(The jury is still out for M3/M4 which currently have no Asahi support - thus, no current prospects for driving the ANE bare-metal. Note however that the M3/Pro/Max ANE reported performance numbers are quite close to the M2 version, so there may not be a real improvement there either. M3 Ultra and especially the M4 series may be a different story.)
I wouldn't say that they aren't useful for inference (there are pretty clear performance improvements even from the asahi effort you linked) - it's just that you have to convert the model ahead of time to be compatible with the ANE which is explained in the readme docs for whisper.cpp that I linked above.
I would say though that this likely excludes them from being useful for training purposes.
Note that I was only commenting on modern quantized LLM's that basically avoid formats like FP16 or INT8, preferring lower precision wherever feasible. When in-memory model values must be padded to FP16/INT8 this slashes your effective use of memory bandwidth, which is what determines token generation speed. So the only feasible benefits are really in the prompt pre-processing phase, and even then only in lower power use compared to GPU, not really in higher speed.
That's really interesting! I didn't know that about the padding behavior here. I am interested to know which models this would include? I know Gemma 3 raw is bf16 - are you just talking about the quantized versions of these? Or are models being released purely as quantized versions these days? I know Google just released a QAT (Quantization Aware Training) model of Gemma 3 27b - but that base model was already released.

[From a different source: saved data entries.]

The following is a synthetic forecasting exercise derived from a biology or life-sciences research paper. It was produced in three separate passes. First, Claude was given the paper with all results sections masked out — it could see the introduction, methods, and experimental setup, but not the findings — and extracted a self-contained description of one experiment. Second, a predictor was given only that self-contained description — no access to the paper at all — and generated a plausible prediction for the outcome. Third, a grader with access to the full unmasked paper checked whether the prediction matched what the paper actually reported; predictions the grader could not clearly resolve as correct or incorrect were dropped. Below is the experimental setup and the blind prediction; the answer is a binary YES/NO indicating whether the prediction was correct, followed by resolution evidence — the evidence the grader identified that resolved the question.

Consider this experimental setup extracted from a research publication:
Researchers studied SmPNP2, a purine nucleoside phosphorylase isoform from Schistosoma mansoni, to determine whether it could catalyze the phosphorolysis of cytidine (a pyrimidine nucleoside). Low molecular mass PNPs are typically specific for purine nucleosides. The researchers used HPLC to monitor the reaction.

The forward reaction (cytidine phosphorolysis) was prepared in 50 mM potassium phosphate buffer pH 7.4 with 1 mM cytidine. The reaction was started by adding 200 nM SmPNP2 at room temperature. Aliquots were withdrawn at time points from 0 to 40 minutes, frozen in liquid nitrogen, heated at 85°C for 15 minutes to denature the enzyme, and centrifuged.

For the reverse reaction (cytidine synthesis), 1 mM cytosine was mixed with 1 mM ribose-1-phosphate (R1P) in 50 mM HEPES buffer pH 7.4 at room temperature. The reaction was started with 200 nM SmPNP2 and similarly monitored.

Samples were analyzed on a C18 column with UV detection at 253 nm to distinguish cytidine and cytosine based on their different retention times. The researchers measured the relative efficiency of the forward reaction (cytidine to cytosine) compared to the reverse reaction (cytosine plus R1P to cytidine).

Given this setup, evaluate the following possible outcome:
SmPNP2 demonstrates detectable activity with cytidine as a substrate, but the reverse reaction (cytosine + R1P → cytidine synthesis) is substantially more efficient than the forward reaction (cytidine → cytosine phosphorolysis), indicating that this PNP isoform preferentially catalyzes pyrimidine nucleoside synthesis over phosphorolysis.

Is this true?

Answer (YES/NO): NO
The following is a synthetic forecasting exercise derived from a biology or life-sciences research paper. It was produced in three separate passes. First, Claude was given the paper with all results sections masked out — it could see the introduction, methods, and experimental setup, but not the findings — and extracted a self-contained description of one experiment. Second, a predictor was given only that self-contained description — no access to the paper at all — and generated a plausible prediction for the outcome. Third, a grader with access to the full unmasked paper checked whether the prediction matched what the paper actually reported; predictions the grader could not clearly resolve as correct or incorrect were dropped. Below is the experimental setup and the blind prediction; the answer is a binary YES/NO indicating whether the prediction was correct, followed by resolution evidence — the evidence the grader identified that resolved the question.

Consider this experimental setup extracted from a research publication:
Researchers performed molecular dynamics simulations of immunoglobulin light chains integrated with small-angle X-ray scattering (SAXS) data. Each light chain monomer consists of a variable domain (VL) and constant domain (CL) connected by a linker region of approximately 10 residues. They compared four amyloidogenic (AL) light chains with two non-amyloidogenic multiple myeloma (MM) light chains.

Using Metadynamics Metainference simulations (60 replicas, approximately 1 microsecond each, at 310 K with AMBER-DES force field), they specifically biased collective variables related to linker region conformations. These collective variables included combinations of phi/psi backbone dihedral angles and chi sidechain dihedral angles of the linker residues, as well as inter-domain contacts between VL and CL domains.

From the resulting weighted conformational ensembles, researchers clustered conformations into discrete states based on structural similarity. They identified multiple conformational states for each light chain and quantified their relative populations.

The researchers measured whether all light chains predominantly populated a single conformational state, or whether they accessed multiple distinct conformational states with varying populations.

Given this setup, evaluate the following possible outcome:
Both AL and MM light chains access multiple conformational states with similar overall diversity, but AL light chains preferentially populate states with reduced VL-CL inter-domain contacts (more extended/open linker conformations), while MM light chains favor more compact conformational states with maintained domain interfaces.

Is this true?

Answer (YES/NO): NO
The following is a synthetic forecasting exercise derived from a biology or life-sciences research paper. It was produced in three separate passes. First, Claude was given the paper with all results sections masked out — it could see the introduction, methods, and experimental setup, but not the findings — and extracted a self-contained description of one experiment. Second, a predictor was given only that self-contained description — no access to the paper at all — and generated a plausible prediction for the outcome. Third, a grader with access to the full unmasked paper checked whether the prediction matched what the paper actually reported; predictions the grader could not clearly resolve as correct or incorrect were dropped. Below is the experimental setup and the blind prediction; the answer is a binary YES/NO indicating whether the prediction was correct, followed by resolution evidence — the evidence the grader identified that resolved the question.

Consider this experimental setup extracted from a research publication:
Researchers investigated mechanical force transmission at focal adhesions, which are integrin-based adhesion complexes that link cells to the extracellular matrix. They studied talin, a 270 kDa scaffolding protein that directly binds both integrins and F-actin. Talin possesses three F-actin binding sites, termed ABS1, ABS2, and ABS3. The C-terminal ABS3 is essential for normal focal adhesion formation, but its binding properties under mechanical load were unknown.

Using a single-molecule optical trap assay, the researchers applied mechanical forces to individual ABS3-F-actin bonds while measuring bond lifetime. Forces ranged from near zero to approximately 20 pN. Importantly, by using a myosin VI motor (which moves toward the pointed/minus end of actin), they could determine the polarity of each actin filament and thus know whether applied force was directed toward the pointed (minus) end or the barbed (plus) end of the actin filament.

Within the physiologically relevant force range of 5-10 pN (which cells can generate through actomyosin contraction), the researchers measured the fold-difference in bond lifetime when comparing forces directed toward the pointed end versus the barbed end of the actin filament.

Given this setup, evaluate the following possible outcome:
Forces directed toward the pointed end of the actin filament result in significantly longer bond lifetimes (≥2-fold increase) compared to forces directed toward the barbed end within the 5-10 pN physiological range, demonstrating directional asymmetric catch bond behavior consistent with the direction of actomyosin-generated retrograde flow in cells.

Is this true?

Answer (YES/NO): YES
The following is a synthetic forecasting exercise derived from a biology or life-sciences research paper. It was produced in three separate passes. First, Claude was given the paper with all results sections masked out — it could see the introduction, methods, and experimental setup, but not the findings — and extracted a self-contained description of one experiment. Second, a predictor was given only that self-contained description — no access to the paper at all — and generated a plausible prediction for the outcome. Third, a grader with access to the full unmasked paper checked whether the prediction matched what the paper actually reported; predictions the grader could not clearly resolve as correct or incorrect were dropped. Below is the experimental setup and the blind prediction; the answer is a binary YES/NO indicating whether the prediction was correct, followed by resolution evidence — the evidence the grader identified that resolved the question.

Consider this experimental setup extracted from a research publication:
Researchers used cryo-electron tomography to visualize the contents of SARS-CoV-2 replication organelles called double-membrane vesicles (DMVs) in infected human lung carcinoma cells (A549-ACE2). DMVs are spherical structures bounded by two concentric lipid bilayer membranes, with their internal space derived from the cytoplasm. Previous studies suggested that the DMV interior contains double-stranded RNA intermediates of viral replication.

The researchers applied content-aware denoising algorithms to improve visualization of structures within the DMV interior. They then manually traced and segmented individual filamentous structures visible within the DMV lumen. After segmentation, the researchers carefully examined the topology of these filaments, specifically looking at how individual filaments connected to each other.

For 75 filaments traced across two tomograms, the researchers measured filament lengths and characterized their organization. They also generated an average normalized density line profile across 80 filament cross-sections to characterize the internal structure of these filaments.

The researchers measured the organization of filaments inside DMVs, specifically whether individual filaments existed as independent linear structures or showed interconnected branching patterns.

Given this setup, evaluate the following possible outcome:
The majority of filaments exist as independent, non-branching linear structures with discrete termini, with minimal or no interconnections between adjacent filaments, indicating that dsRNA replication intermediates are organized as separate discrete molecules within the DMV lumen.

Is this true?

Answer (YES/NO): NO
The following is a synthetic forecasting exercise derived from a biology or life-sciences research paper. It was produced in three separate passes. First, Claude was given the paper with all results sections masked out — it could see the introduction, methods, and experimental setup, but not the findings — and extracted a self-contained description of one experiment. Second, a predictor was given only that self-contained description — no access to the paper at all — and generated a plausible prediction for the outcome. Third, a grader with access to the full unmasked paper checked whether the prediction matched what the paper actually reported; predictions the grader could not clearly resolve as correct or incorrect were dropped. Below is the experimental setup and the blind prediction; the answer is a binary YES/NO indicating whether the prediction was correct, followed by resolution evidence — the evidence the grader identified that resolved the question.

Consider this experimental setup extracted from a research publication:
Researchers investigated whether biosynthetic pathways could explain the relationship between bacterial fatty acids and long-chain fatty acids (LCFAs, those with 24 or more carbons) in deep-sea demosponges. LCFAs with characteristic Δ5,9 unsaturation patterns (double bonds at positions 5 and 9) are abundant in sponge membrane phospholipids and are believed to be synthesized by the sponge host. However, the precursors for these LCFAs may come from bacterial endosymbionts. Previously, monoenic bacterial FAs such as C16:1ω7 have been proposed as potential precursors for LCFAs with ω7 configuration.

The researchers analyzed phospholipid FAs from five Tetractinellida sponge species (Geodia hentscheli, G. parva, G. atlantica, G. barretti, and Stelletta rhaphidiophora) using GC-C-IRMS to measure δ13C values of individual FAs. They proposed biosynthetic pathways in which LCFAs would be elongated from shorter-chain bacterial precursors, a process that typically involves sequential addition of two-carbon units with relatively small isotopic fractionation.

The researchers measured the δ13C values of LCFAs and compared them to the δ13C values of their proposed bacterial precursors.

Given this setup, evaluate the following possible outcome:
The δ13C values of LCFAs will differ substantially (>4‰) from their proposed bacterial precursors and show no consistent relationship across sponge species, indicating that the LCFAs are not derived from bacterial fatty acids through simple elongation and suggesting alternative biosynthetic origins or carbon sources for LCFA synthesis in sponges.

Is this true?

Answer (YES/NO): NO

Models may be released as unquantized (and even then they are gradually shifting towards lower precisions over time), but most people are going to be running them in a quantized version simply because that gives you the best bang for your buck (you can fit more interesting models on the same hardware). Of course this is strictly about local LLM inference, though one may reasonably assume that the big players are also doing something similar.
What do you mean by less wide? The main bottleneck for transformers is memory bandwidth. ANE has a much lower ceiling than CPU/GPU (yes, despite unified memory).
Chunking is actually beneficial as long as all the chunks can fit into the ANE’s cache. It speeds up compilation for large network graphs and cached loads are negligible cost. On M1 the cache limit is 3-4GB, but it is higher on M2+.
I was referring to both the lower memory bandwidth and lower FLOPs. The GPU can just do… more at once? For now. Or is that changing?
I had also assumed that loading a chunk from the cache was not free because I’ve seen cache eviction on my M1, but it’s good to know that it’s no longer as big of a limitation.
also, I’m a big fan of your work! I played around with your ModernBERT CoreML port a bit ago
For single batch inference of anything remotely LLM you'll hit the memory bound way before FLOPs, so I haven't actually looked at FLOPs much. For raw performance GPU is certainly better. ANE is more energy efficient, but you need larger batches to really benefit.
Maybe cache is the wrong word. This is a limit to how much can be mmap'd for the ANE at once. It's not too hard to hit on M1 if your model is in the GB range. Chunking the model into smaller pieces makes it more likely to "fit", but if it doesn't fit you have to unmap/remap in each forward pass which will be noticeable.
Awesome to hear about ModernBERT! Big fan of your work as well :)
Right.I was thinking about it, you still need batch refill, however, Apple Core ML tools were failing for attention activations quantization. Long context, pre-fill is still compute bound.
More extensive information at https://github.com/tinygrad/tinygrad/tree/master/extra/accel... (from the Tinygrad folks, note that this is also similarly outdated) seems to basically confirm the above.
(The jury is still out for M3/M4 which currently have no Asahi support - thus, no current prospects for driving the ANE bare-metal. Note however that the M3/Pro/Max ANE reported performance numbers are quite close to the M2 version, so there may not be a real improvement there either. M3 Ultra and especially the M4 series may be a different story.)